Aim of the task: Copy each of the records below word for word, leaving out the pictures.

Rows:
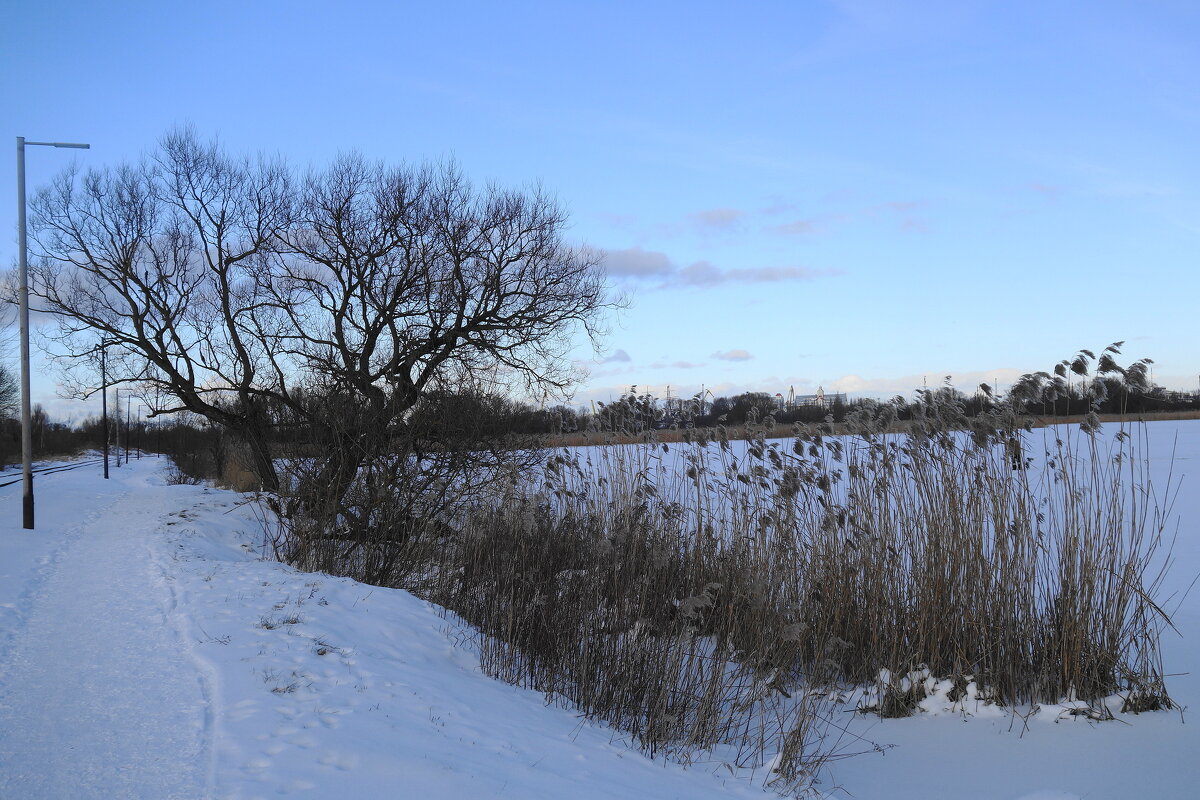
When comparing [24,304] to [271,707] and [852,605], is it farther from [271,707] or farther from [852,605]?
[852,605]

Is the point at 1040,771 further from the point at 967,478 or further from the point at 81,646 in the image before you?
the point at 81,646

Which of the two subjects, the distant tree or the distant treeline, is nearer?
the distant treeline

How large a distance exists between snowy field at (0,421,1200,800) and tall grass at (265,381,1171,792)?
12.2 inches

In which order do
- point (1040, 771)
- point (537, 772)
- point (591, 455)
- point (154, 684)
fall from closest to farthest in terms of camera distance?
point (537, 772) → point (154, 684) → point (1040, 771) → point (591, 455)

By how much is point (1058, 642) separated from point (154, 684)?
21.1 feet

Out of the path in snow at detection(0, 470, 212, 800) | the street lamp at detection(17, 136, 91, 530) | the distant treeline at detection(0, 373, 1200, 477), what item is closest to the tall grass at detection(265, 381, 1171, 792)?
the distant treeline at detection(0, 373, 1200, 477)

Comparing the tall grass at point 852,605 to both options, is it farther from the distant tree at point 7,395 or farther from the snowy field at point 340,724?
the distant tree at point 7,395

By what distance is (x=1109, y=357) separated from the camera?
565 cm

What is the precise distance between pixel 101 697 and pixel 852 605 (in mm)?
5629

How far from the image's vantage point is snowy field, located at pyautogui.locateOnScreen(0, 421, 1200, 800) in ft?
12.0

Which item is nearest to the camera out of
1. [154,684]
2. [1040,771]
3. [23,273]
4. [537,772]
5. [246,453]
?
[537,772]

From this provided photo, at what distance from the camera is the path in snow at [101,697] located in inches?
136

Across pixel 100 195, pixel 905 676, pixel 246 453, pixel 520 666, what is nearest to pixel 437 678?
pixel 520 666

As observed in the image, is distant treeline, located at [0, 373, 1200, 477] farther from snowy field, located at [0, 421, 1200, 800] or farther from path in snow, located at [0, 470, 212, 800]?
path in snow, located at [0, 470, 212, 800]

Answer for the task:
When comparing [24,304] to [271,707] and [852,605], is it farther from [271,707] or farther from [852,605]?
[852,605]

Is the point at 1040,771 further from the point at 967,478 or further from the point at 81,646 in the image before you?
the point at 81,646

Which of the two subjects, the distant tree or the distant treeline, is nearer?
the distant treeline

How large a distance exists between snowy field at (0,421,1200,800) and tall grass at (265,381,1171,792)?
12.2 inches

In which order do
- point (1040, 771)
- point (537, 772)
- point (591, 455)
- point (154, 684)
fall from closest to farthest in terms of camera distance?
point (537, 772) → point (154, 684) → point (1040, 771) → point (591, 455)

By how much is point (1058, 642) separated from point (154, 684)?
21.1 feet

Out of the path in snow at detection(0, 470, 212, 800) | the street lamp at detection(17, 136, 91, 530) | the distant treeline at detection(0, 373, 1200, 477), what item is closest to the tall grass at detection(265, 381, 1171, 792)?
the distant treeline at detection(0, 373, 1200, 477)

Comparing the tall grass at point 852,605 to both options, is it farther from the distant tree at point 7,395 or farther from the snowy field at point 340,724?
the distant tree at point 7,395

By what distance is (x=1109, y=357) separated from the camera?
565 cm

What is the precise distance between pixel 101 697 and pixel 852 605 (in mm)?
5629

How far from the image's vantage point is snowy field, located at pyautogui.locateOnScreen(0, 421, 1200, 800) in ft?
12.0

Which item is nearest to the camera out of
1. [154,684]
2. [1040,771]
3. [23,273]
4. [537,772]
5. [246,453]
?
[537,772]

From this provided photo, at what distance from the camera is the path in snow at [101,697] located in inches?
136

Across pixel 100 195, pixel 905 676, pixel 246 453, pixel 520 666, what is nearest to pixel 437 678?
pixel 520 666

As observed in the image, is distant treeline, located at [0, 373, 1200, 477] farther from snowy field, located at [0, 421, 1200, 800] or farther from path in snow, located at [0, 470, 212, 800]?
path in snow, located at [0, 470, 212, 800]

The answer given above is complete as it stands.